In the U.S. of course, was the surprise election of Donald Trump.  Yes, he is blunt, crass, impulsive, and says odd things.  But as I asserted in an earlier blog, his most significant campaign promise was, “I am your voice.”   As the Obama administration wore on, Obama turned to memos and executive orders to impose his agenda.  Nowhere was that more apparent than the transgender bathroom wars started by an Obama memo.   I don’t know what the right policy is, but I do know that the wrong policy is to have the federal government dictate what should be done by fiat, without discussion or input and impose its will on a local school system.   It was exactly acts like that that put Trump in the White House.

Brexit also was a reaction to an overbearing E.U. busily imposing lots of rules and regulations from afar without any input from the locals at all.    It was also in part, a rejection of the immigration policies of the E.U. which caused social disruption in Europe (more on this in another blog).  One British immigrant told me that the economy of her entire fishing village was nearly destroyed with picayune rules issued by Brussels.  And she further decided to leave when she got tired of working so hard to pay for the social benefits bestowed on nonworking immigrants.  
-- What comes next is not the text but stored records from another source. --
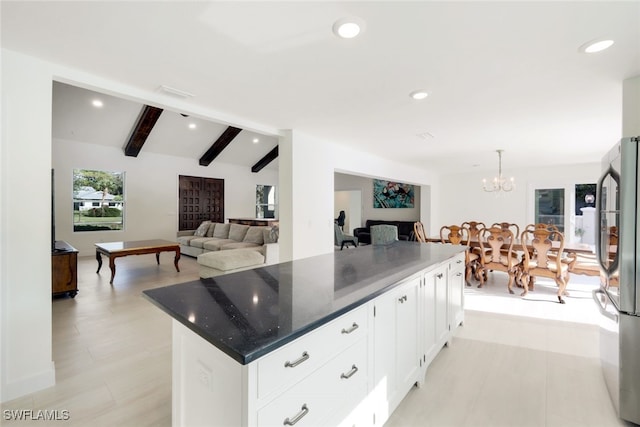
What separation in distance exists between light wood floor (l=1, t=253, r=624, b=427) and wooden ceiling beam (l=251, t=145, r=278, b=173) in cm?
684

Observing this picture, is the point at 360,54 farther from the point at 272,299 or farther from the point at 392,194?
the point at 392,194

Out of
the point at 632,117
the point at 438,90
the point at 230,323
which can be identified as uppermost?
the point at 438,90

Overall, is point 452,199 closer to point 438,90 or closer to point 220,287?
point 438,90

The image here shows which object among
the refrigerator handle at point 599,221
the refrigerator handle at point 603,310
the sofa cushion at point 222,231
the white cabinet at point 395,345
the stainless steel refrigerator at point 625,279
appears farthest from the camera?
the sofa cushion at point 222,231

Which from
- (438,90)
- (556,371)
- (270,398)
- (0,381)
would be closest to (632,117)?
(438,90)

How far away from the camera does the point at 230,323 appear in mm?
1091

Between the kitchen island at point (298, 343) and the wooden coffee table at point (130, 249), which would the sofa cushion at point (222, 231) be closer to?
→ the wooden coffee table at point (130, 249)

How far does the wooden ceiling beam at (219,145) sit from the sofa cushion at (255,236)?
2842 millimetres

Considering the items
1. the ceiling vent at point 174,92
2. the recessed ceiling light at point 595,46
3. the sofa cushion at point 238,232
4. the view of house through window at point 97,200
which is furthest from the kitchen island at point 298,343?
the view of house through window at point 97,200

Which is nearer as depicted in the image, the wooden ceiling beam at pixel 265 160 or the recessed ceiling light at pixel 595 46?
the recessed ceiling light at pixel 595 46

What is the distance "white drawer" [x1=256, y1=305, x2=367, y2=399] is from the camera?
3.22 ft

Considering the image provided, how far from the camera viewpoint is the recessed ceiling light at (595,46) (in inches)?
71.3

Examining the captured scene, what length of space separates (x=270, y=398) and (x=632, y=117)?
3.19 meters

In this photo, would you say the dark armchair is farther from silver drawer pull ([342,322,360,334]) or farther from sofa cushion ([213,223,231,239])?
silver drawer pull ([342,322,360,334])
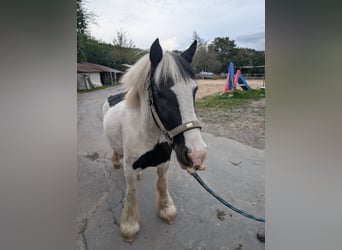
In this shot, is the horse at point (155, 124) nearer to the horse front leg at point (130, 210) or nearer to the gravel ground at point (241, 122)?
the horse front leg at point (130, 210)

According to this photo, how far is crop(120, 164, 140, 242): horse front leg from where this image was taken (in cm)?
86

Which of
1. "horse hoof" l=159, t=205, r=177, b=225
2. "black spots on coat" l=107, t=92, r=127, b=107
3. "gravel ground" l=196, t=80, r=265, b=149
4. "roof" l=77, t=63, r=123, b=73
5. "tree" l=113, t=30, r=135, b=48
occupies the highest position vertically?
"tree" l=113, t=30, r=135, b=48

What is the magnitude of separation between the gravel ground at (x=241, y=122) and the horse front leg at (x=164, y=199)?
0.23 metres

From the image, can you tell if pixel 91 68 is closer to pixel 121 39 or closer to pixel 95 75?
pixel 95 75

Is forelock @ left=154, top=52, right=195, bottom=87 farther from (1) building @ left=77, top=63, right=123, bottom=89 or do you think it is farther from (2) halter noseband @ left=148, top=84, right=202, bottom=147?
(1) building @ left=77, top=63, right=123, bottom=89

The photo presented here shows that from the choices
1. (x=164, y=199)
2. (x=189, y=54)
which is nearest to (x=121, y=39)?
(x=189, y=54)

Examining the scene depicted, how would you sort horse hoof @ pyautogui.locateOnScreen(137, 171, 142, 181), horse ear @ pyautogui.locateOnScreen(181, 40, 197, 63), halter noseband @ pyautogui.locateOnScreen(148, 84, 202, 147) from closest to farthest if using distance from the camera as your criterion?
halter noseband @ pyautogui.locateOnScreen(148, 84, 202, 147) < horse ear @ pyautogui.locateOnScreen(181, 40, 197, 63) < horse hoof @ pyautogui.locateOnScreen(137, 171, 142, 181)

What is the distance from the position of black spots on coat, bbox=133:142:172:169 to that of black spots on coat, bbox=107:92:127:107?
22cm

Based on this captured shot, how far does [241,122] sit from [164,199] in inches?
16.9

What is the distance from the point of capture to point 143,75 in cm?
76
Poland, Hungary and the Czech Republic are also pushing back.   Seeing what the open door immigration policies have done to the rest of Europe, those countries have asserted their sovereignty and are pushing back hard against the E.U.  Just last week, thousands of Poles lined up at the border to pray for their country.   Each of those countries do have definite cultures and have also had recent experience with Russians (or Nazis) trying to shove their cultures down their throats.   They are willing to withstand the labeling and perhaps the financial penalties to preserve theirs.

Most recently, both the Catalonians and Kurds actually had a vote for independence.   In both cases, the voters voted overwhelmingly to be independent.    In both cases, those peoples have distinct cultures and the yearning for independence has been brewing for some time.   The case of Catalonia was particularly obscene because we witnessed Spanish police in black disrupting and taking over polling places by force and state violence.  One couldn’t help but compare it to the thuggery of the Iranian regime when it put down the Green Revolution.  The Kurdish push for independence is also noteworthy since the resilient Kurds have fought against Saddam Hussein, ISIS, and Turkey for decades.  They continue to fight for liberation in the world’s worst neighborhood.

The genius of our Founders was that they designed a government that largely was intended to vest political power locally because they knew that the farther you get away, the less accountability and deference there is to local social norms and practices.   While we have seen a movement toward centralizing power, there are places across the globe where people are pushing back.


Even voters in Illinois pushed back.   You know there is hope when corrupt, single party Illinois repeals a tax.   In a historic vote, the ill-advised soda tax put into place in Cook County was repealed last week, in a historic vote.   A sure sign that a desire for local control, lower taxes and sanity have not been totally extinguished.